| SUPPLIED ENTRIES |
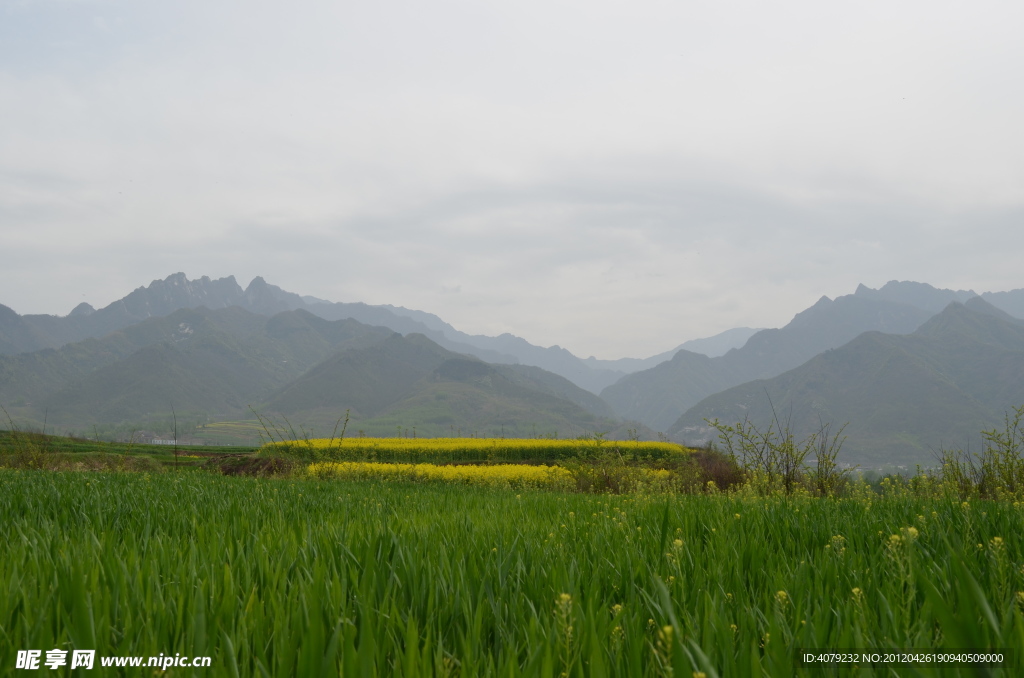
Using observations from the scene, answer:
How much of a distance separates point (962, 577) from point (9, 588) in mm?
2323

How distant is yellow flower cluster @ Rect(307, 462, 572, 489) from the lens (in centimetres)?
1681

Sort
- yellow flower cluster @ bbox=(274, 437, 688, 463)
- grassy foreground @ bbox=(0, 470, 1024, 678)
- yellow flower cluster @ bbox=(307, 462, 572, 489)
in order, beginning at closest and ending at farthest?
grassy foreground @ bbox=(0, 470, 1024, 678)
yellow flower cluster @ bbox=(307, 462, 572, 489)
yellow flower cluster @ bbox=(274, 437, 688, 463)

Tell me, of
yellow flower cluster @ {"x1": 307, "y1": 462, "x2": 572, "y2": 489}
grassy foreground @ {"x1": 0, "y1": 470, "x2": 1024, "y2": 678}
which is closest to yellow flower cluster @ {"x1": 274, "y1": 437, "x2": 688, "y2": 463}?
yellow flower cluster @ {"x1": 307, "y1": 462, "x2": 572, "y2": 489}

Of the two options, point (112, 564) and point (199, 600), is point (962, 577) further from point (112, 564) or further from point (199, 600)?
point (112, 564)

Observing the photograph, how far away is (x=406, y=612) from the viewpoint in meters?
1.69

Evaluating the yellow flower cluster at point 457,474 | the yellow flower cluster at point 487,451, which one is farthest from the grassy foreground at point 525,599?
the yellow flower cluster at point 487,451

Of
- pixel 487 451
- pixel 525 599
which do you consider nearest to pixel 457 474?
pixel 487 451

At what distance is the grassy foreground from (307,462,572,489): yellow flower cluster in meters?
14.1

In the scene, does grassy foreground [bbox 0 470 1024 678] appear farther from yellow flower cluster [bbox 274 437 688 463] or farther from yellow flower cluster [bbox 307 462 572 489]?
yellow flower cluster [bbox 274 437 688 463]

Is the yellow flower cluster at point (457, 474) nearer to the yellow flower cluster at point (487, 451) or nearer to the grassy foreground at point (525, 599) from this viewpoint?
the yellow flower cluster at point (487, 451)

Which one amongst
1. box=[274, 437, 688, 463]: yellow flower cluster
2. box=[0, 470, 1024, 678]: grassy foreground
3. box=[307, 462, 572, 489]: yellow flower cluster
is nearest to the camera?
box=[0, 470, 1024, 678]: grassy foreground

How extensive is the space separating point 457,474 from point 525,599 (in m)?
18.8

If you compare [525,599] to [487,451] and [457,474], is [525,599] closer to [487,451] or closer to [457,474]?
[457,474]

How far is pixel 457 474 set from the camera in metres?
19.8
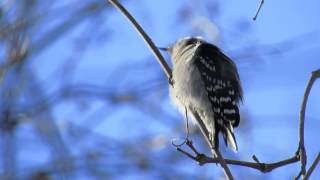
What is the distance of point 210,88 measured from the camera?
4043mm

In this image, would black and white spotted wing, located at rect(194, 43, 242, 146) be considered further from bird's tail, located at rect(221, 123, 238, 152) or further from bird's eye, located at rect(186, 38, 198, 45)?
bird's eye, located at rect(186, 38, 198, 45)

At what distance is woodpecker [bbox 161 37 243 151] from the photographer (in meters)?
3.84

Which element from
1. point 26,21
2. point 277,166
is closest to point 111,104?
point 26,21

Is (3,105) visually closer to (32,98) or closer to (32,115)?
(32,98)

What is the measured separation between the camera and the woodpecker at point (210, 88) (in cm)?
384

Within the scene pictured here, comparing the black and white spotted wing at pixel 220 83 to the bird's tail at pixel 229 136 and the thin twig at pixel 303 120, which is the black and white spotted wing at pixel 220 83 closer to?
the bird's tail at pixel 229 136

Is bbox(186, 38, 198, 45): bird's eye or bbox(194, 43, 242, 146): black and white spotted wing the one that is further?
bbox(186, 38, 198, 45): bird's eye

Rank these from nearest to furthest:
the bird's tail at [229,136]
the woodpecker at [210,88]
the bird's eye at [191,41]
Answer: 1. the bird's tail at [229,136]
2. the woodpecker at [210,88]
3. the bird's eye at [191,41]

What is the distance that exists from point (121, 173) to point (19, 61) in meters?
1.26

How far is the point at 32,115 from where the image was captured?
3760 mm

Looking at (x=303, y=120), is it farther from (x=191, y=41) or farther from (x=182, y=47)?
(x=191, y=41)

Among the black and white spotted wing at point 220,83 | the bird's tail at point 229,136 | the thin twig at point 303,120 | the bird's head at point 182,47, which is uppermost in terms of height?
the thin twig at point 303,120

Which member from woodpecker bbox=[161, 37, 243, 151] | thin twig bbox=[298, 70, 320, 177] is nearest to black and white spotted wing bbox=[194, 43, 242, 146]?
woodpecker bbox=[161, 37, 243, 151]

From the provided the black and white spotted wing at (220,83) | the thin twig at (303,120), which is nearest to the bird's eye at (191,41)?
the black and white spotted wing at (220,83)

---

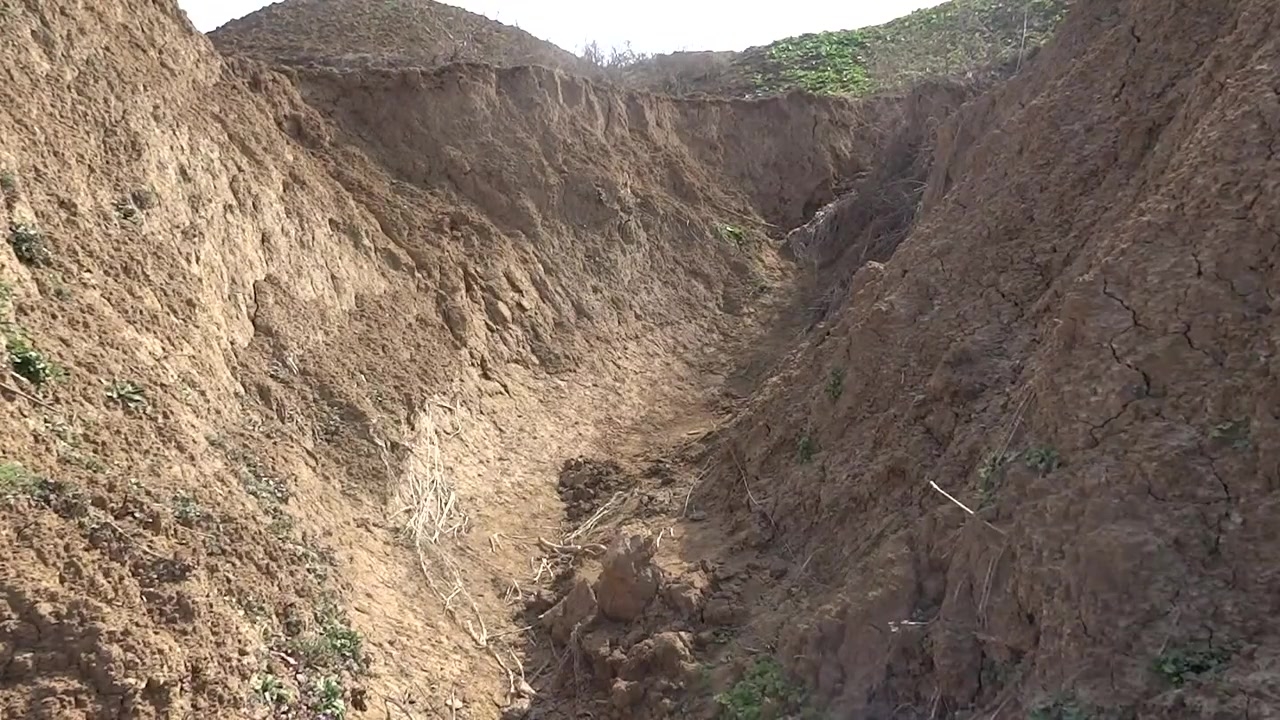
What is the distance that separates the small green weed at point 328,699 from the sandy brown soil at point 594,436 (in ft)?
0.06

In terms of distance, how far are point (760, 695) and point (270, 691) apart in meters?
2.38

| TASK BRIEF |
Count the lines in the listing above that contain the string "wing", and reply with only that number.

| THE RESPONSE |
7